_Text passage_
** start **
Data cleaning is a mammoth topic, as so many methods, strategies, tools, and technologies are available to clean and process data. 

Data cleaning ranges in complexity from making tiny ad-hoc alterations to full-blown feature engineering and mass imputation. It’s possible to turn small datasets into much larger, high-quality datasets with high dimensionality. In fact, many machine learning projects rely somewhat on feature engineering to turn sporadic, sparse, or poor-quality data into something usable. 

As mentioned, data cleaning takes many forms, and the process varies depending on what you’re trying to do. Either way, dirty data is the downfall of countless projects, with HBR estimating that bad data costs US businesses an accounting $3 trillion a year! In the domain of machine learning, bad data leads to failed models and wasted time and investment. 

The concept of data cleaning is related to numerous other concepts within data science and engineering. For example, in the realms of marketing, data cleaning, and feature engineering is used to enhance the performance and accuracy of marketing mix models (MMM) and numerous other marketing data. 

While feature engineering somewhat falls within the remit of data cleaning, data cleaning is more broadly associated with processing the data you have. 

What is good data?
** end **
_Stated exercise A_
In the data cleaning passage, what does bad data lead to in machine learning?
_Stated exercise B_
Write out the section of the data cleaning passage that begins at the words "The concept of" and ends after "is good data?".
The listing has no connection to the data cleaning passage.

_Given data_
** start **
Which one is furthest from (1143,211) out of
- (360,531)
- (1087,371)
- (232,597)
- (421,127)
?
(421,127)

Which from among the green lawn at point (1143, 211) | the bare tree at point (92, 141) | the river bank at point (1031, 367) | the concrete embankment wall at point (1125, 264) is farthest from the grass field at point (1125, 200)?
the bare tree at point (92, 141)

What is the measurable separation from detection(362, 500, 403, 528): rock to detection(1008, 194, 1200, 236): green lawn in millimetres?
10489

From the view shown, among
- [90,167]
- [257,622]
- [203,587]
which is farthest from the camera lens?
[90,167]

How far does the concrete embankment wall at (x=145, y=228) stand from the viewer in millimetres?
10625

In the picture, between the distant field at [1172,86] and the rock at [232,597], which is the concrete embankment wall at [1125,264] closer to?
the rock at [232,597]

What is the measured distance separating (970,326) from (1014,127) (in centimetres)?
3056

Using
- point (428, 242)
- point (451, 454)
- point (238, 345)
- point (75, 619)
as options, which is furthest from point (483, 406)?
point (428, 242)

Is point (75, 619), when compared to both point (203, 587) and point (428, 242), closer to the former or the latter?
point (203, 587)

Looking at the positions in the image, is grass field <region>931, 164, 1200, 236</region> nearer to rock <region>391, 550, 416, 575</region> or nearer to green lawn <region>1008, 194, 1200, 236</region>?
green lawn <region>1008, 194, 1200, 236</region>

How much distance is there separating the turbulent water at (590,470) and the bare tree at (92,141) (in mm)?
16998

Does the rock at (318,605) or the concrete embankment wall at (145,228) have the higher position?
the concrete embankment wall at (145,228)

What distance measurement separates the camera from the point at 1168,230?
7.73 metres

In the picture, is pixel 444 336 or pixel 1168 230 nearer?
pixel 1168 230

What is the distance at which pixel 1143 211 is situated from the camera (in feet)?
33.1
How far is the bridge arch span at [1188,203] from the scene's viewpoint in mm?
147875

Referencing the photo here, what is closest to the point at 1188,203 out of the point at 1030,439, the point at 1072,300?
** end **
_Finished answer A_
Failed models and wasted time and investment.

_Finished answer B_
The concept of data cleaning is related to numerous other concepts within data science and engineering. For example, in the realms of marketing, data cleaning, and feature engineering is used to enhance the performance and accuracy of marketing mix models (MMM) and numerous other marketing data. 

While feature engineering somewhat falls within the remit of data cleaning, data cleaning is more broadly associated with processing the data you have. 

What is good data?